Likewise, Withers’ William said new brands must be willing to deploy capital to kickstart their growth.
“Acquiring an existing portfolio, buying and reflagging individual assets, can get the brand out fast, and build critical momentum. Capital can then be recycled into delivering the next phase of growth once the brand and initial portfolio is proven.
“Dry management deals for new-build hotels opening in three to four years time won’t get you there, besides they are being soaked up by existing players,” Williams said.
“The days of owners ‘launching’ brands for operators, with no meaningful cash commitment from the brand, are close to an end.”
Another lesson observed thus far is, discipline, as in don’t just take the first deal that comes along.

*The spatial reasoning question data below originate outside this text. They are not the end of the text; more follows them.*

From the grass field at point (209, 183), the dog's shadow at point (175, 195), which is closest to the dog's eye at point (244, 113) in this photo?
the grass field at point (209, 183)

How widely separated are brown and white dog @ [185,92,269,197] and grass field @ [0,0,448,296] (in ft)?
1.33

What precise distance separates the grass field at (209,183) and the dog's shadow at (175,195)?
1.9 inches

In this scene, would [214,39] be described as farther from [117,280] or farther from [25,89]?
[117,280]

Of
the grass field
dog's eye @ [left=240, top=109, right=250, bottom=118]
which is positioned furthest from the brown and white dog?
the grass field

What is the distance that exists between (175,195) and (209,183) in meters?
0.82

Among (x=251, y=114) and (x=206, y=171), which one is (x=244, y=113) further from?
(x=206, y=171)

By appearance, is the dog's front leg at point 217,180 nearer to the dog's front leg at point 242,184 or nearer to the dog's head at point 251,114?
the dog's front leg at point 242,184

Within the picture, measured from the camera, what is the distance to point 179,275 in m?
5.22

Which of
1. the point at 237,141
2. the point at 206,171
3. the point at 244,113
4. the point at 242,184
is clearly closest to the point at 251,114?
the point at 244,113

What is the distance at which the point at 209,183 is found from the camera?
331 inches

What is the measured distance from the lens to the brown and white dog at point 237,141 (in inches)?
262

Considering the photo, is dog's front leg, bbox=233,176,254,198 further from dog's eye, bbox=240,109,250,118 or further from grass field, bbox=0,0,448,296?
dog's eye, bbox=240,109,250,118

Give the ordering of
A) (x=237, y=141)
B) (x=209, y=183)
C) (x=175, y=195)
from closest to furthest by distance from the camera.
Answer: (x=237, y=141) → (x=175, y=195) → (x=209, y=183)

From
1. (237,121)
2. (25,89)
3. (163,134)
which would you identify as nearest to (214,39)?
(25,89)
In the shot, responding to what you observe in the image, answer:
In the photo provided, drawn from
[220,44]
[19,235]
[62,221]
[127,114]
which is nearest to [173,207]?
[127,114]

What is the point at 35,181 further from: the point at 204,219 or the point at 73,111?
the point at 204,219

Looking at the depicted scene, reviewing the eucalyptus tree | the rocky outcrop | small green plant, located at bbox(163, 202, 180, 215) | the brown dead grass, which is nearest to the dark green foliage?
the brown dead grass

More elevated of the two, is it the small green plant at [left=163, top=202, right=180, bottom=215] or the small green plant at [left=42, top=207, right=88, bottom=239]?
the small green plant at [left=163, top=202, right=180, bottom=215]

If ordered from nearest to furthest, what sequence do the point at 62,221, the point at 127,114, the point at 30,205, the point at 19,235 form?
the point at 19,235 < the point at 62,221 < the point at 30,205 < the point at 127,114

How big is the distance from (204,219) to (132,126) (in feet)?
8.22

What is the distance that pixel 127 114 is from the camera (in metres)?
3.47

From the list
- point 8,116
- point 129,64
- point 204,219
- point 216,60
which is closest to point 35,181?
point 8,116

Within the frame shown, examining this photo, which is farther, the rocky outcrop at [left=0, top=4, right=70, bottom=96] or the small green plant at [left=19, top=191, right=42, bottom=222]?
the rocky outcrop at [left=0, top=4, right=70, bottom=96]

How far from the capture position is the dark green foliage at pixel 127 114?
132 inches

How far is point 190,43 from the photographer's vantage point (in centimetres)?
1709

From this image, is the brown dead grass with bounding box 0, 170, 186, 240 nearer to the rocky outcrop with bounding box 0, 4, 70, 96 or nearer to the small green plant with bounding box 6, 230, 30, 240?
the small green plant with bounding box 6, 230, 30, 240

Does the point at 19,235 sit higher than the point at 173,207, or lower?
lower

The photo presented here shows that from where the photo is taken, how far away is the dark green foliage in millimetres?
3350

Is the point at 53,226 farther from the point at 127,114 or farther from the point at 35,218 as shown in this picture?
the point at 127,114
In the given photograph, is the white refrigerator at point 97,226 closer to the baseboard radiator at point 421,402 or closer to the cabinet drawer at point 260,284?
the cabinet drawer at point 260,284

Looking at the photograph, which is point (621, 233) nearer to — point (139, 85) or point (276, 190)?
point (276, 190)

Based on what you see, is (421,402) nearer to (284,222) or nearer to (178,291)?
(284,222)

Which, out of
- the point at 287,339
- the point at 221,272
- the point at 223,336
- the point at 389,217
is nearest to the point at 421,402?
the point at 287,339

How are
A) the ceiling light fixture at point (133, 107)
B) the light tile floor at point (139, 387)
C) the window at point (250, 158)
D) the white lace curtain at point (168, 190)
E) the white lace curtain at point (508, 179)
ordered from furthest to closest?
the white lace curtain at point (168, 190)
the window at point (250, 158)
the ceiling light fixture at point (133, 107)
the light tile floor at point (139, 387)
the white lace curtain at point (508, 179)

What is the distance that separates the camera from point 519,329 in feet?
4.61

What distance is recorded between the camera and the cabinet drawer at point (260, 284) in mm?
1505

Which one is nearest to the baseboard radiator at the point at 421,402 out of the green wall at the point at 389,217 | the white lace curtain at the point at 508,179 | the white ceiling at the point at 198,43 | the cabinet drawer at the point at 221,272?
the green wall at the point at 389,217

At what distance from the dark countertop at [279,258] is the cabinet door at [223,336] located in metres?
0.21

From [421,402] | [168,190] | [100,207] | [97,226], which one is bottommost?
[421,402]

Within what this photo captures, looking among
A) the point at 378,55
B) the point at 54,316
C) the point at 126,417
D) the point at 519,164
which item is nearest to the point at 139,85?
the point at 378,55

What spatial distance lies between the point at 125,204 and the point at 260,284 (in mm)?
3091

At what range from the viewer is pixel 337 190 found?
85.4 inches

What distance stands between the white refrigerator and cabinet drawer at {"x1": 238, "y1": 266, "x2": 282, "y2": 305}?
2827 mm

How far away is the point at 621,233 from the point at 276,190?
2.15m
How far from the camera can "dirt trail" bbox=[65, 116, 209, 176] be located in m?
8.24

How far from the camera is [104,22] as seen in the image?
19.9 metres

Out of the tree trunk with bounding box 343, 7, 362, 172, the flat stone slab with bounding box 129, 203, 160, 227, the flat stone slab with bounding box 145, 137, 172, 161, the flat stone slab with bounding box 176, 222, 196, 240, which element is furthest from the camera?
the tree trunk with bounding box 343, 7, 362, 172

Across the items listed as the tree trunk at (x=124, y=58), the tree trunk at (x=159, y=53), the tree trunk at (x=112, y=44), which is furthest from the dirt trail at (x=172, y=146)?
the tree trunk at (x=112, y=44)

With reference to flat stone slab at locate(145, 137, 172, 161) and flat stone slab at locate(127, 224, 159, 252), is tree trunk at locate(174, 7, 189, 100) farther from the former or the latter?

“To get the pixie dust to really work and transfer the premiums that brands may have in one region to another, the hotel group must exercise discipline, not to just take the first deal, but to make sure that its first project in a new region is a home run,” said Tourism Solutions’ Levy.
Ironically, he uses an Asian brand’s example of expanding overseas.
“One need not look further than Alila’s first North American project, Ventana Big Sur. This was a premium property to begin with and benefited from a significant renovation and had a high probability of success even if it had retained its independent status. Even its first Emirati project, Jabal Al Akhdarin Oman, had an absolute stunning location and architecture,” said Levy.